Despite all this, in 1787 Jackson, now twenty, received his license to practice law. He had grown into a man just short of handsome, above six feet tall, lean and somewhat gaunt with deep, piercing, steel-blue eyes and a great shock of reddish-brown hair on his forehead. Perceptively, Jackson concluded that the Tennessee territory on the western side of the Alleghenies was a smart place to start a legal practice. Tennessee was still largely Indian land,*
 
17
settled by Americans just eighteen years earlier—and then by just one person, a man named William Bean. But raw new territories often provided spectacular opportunities for men learned in law, since there were always boundary disputes and property sales to be settled, wills and deeds to be drawn up, even the territorial laws themselves had to be written—all this in addition to the defense or prosecution of the abnormally large number of killers, thieves, and other miscreants who tended to inhabit such wildernesses.

**Data excerpts**

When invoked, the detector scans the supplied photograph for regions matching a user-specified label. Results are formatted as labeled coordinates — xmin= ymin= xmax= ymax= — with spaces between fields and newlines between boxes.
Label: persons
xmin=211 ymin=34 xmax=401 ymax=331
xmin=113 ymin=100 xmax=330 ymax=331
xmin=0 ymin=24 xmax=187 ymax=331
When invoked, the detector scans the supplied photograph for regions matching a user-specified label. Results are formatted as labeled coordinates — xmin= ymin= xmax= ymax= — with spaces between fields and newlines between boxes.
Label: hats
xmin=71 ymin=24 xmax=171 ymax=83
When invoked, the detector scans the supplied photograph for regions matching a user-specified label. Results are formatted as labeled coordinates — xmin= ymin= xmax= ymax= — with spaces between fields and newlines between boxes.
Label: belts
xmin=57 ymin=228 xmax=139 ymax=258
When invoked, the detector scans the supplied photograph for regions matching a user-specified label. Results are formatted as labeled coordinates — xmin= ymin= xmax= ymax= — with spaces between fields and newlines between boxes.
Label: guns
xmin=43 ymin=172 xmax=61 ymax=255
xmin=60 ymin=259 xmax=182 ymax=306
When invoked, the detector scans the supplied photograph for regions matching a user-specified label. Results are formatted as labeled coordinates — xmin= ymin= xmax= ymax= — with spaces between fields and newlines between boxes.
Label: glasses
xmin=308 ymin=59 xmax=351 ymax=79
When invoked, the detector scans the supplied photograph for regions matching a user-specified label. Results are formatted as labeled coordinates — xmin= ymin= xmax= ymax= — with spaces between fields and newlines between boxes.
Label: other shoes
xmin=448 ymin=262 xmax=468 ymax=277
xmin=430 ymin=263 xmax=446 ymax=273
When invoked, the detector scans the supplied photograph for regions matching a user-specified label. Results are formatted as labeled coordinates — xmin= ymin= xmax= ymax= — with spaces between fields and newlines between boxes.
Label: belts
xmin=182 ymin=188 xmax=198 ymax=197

**Exercise brief**
Pick up the passage on Jackson's move to Tennessee to practice law, starting right after its final sentence.

**Result**
Within a year Jackson was appointed to the post of territorial prosecutor and within another he was made United States attorney general for the territory. He settled in a dingy little hamlet consisting of about fifty primitive log houses on the Cumberland River at what is now the city of Nashville.

Tennessee was where Jackson fought his first duel, also within a year of his arrival,*
 
18
and within yet another he met and married his wife, twenty-two-year-old Rachel Robards. The circumstances of this last were to cause Jackson much trouble (and dueling) throughout his life, because both he and Rachel had relied on reports from Kentucky—where her first husband had gone after he left her—that a divorce had been granted there. When that news proved to be untrue, occasionally rude comments were circulated by the ambitious Jackson’s growing number of detractors to the effect that he was an adulterer and she a bigamist, and Jackson spent no small amount of time challenging any and all of these assertions.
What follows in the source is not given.